Karena BAHANA bergaul dengan hamba Tuhan dari kalangan mana pun, maka bertaburanlah contoh-contoh dari kedua jenis pendeta di atas. Kita mulai saja dari yang dianggap borju.

Yang Dianggap Borju

Suatu siang di resto steak ternama di Jakarta. BAHANA ditraktir makan siang oleh seorang penginjil yang sudah malang melintang di dunia pelayanan. Meskipun tidak ada yang nambah, karena steak yang kami pesan daging impor, maka bill yang harus dibayar penginjil itu mencapai ratusan ribu rupiah. Saat mengobrol, BAHANA tahu bahwa kebiasaan mentraktir sesama rekan pelayanan itu sudah menjadi hal yang biasa baginya. 'Berkat yang aku terima dari Tuhan harus aku bagikan kepada orang lain,' ujarnya.

Hal senada diucapkan juga oleh Pdm. Hanny Layantara, MA. Suami Ev. Agnes Maria ini mempunyai kebiasaan yang baik. 'Kami menganggarkan sampai 30% untuk memberkati sesama hamba Tuhan,' ujarnya tanpa nada sombong.

BAHANA yang mengenal dekat pasangan ini menyaksikan secara langsung bagaimana cara mereka mengatur keuangan. Meskipun tidak bermaksud mengintip tabungan mereka, BAHANA tahu mereka sangat care terhadap sesama tubuh Kristus. Beberapa hamba Tuhan yang BAHANA kenal, mengatakan mereka memperoleh berkat dari pasangan yang harmonis dan serasi ini. 'Studiku di STII juga disponsori oleh mereka,' ujar seorang pendeta kepada BAHANA.
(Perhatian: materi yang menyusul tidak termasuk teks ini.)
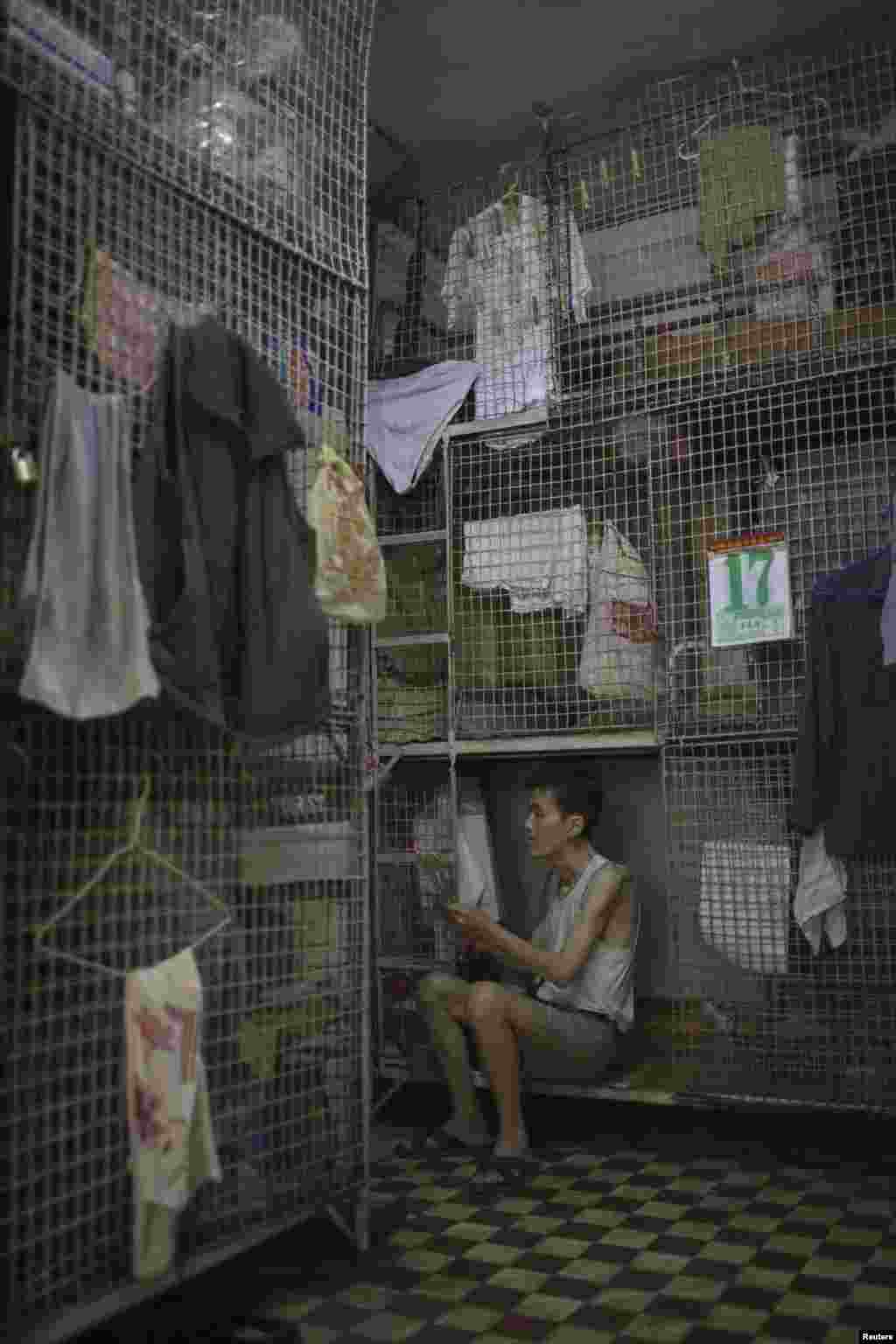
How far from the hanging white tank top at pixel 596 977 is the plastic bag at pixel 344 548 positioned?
1599mm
Lalu, bagaimana dengan gaya hidup mereka? Orang luar memang menyaksikan pendeta terkenal identik dengan pola hidup mewah. Setiap kali mereka diundang pelayanan, mereka naik pesawat (bahkan ada yang executive/first class), menginap (baca: diinapkan) di hotel berbintang, dan makan (baca: diajak makan) di restoran kelas atas atau di hotel-hotel berbintang. Pakaian mereka pun mulai hem, dasi, jas dan sepatu selalu yang branded atau jahitan boutique dan taylor papan atas.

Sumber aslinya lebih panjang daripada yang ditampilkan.